- [Prompt 1]: Write out everything from "1941shelter(RIGHT: Red Cross" down to "of the city." in the passage on Santa Rosa after Pearl Harbor, word for word.
- [Prompt 2]: According to the passage on Santa Rosa after Pearl Harbor, how much money were 200 women going through the neighborhoods to raise?
=== Document extract ===
It was a small thing, done privately not to draw attention and happened every morning just before Rosenberg’s Department Store opened its Fourth street doors. Clerks paused their fussing with the stock; floor managers stopped setting up cash drawers; accountants in the offices upstairs stopped accounting and janitors let their mops rest in the buckets. Those who were sitting down, stood. A crackly 78 RPM record played over the store’s PA system and they all sang the “Star-Spangled Banner” along with it. They were honoring Malcolm Walt, a member of the family both literally and figuratively – he was the nephew of owner Fred Rosenberg and had been a coworker before enlisting in the Navy Reserve (Malcolm was then serving in Honolulu, a fraught place to be in December, 1941). They were also honoring all the other Malcolm Walts who were in uniform, some of whom were starting to be named in the local newspapers as missing or presumed dead.

In the week after Pearl Harbor, Santa Rosa stumbled down an unmarked path. We didn’t know how to respond to an air raid alert (which were always false alarms) and we couldn’t even settle on what an air raid alert should sound like. It was unclear who was making critical decisions; was it the sheriff, police chief, district attorney or a civil defense committee (which came in city, county, Bay Area and federal flavors) – or the Army? These topics were visited in “CITY OF WAR AND ROSES.”

1941shelter(RIGHT: Red Cross appeal for temporary shelter during a war emergency. The notice appeared in both Santa Rosa newspapers December 18, 1941)

During the following week Santa Rosa tapped its long list of citizens who had signed up as civil defense volunteers, creating a network of 1,000 air raid wardens and assistants to patrol their block during blackouts. (When there was no volunteer for a block, mail carriers were asked to make recommendations.) A pair of students used thumbtacks to mark where they lived on a huge map of the city.

The indefatigable women’s clubs held a summit at the Saturday Afternoon Club to plan what each of the 50+ groups in town would do for the war effort. As many women belonged to more than one club, it would be quite a commitment for some, particularly as there was other charity work underway; 200 women were already fanning out through the neighborhoods to raise $18,000 as Santa Rosa’s share of the Red Cross war fund campaign.
=== Provided material ===
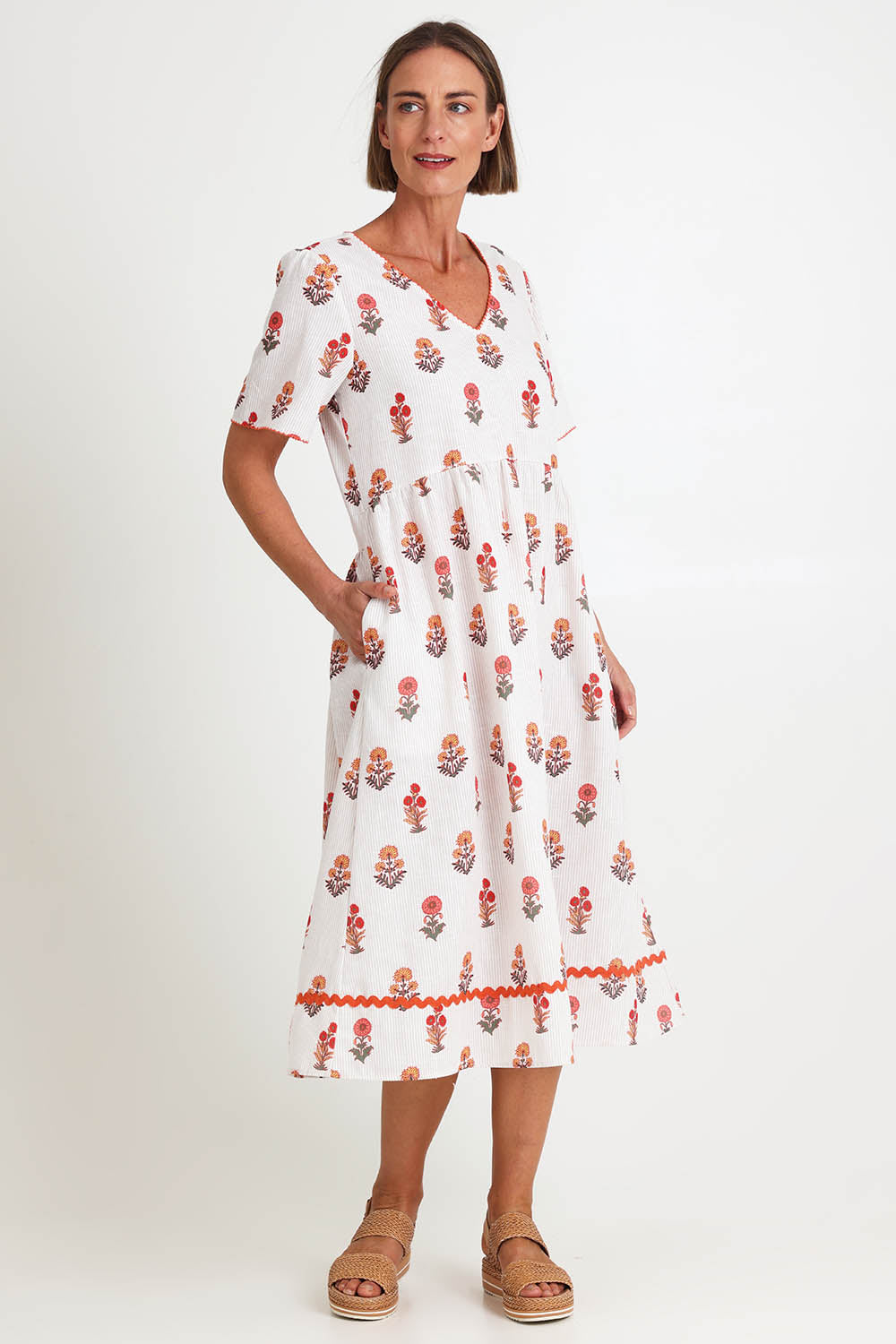 Model Riinar wearing size 10 of the Candelabra Flower Dress – Natural in colour Natural, from the front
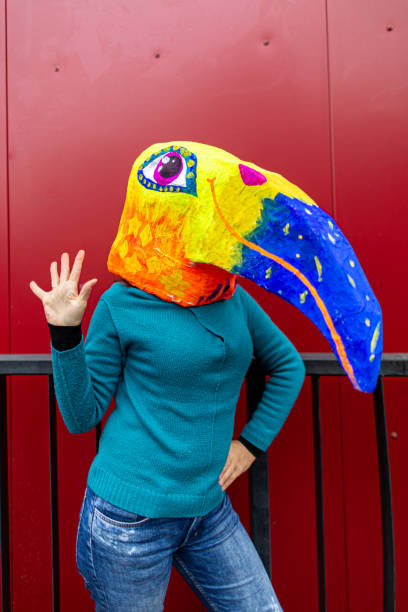 istock Woman's wearing bird head mask 1239596012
===
- [Task answer 1]:
1941shelter(RIGHT: Red Cross appeal for temporary shelter during a war emergency. The notice appeared in both Santa Rosa newspapers December 18, 1941)

During the following week Santa Rosa tapped its long list of citizens who had signed up as civil defense volunteers, creating a network of 1,000 air raid wardens and assistants to patrol their block during blackouts. (When there was no volunteer for a block, mail carriers were asked to make recommendations.) A pair of students used thumbtacks to mark where they lived on a huge map of the city.

- [Task answer 2]: $18,000, as Santa Rosa's share of the Red Cross war fund campaign.